First, a group of trained physicians annotated the hospital records, adding labels that identified information related to certain medical conditions. The system then analyzed the labeled data.
Then the neural network was given new information, including a patient’s symptoms as determined during a physical examination. Soon it was able to make connections on its own between written records and observed symptoms.
When tested on unlabeled data, the software could rival the performance of experienced physicians. It was more than 90 percent accurate at diagnosing asthma; the accuracy of physicians in the study ranged from 80 to 94 percent.

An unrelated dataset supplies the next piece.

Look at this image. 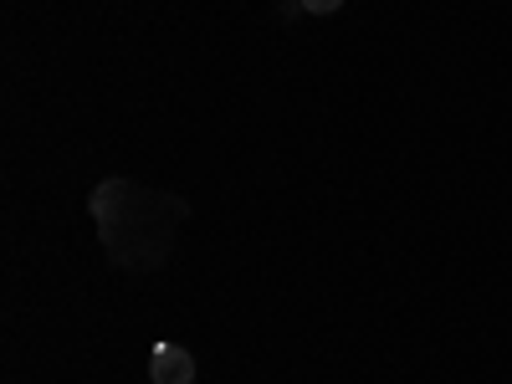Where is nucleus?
I'll use <instances>...</instances> for the list:
<instances>
[{"instance_id":"obj_1","label":"nucleus","mask_w":512,"mask_h":384,"mask_svg":"<svg viewBox=\"0 0 512 384\" xmlns=\"http://www.w3.org/2000/svg\"><path fill=\"white\" fill-rule=\"evenodd\" d=\"M169 205H175L169 195H144L139 185H128V180H103L98 185L93 216L103 226V241H108L118 267H123L128 241H134V236H159V241L175 236V226H154V216H159V210H169Z\"/></svg>"},{"instance_id":"obj_2","label":"nucleus","mask_w":512,"mask_h":384,"mask_svg":"<svg viewBox=\"0 0 512 384\" xmlns=\"http://www.w3.org/2000/svg\"><path fill=\"white\" fill-rule=\"evenodd\" d=\"M149 379L154 384H195V354H185L180 344H154Z\"/></svg>"},{"instance_id":"obj_3","label":"nucleus","mask_w":512,"mask_h":384,"mask_svg":"<svg viewBox=\"0 0 512 384\" xmlns=\"http://www.w3.org/2000/svg\"><path fill=\"white\" fill-rule=\"evenodd\" d=\"M344 0H303V11H313V16H333Z\"/></svg>"}]
</instances>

In diagnosing gastrointestinal disease, the system was 87 percent accurate, compared with the physicians’ accuracy of 82 to 90 percent.
Able to recognize patterns in data that humans could never identify on their own, neural networks can be enormously powerful in the right situation. But even experts have difficulty understanding why such networks make particular decisions and how they teach themselves.
As a result, extensive testing is needed to reassure both doctors and patients that these systems are reliable.
Experts said extensive clinical trials are now needed for Dr. Zhang’s system, given the difficulty of interpreting decisions made by neural networks.
“Medicine is a slow-moving field,” said Ben Shickel, a researcher at the University of Florida who specializes in the use of deep learning for health care. “No one is just going to deploy one of these techniques without rigorous testing that shows exactly what is going on.”
It could be years before deep-learning systems are deployed in emergency rooms and clinics. But some are closer to real-world use: Google is now running clinical trials of its eye-scan system at two hospitals in southern India.
Deep-learning diagnostic tools are more likely to flourish in countries outside the United States, Dr. Zhang said. Automated screening systems may be particularly useful in places where doctors are scarce, including in India and China.
The system built by Dr. Zhang and his colleagues benefited from the large scale of the data set gathered from the hospital in Guangzhou. Similar data sets from American hospitals are typically smaller, both because the average hospital is smaller and because regulations make it difficult to pool data from multiple facilities.
Dr. Zhang said he and his colleagues were careful to protect patients’ privacy in the new study. But he acknowledged that researchers in China may have an advantage when it comes to collecting and analyzing this kind of data.
“The sheer size of the population — the sheer size of the data — is a big difference,” he said.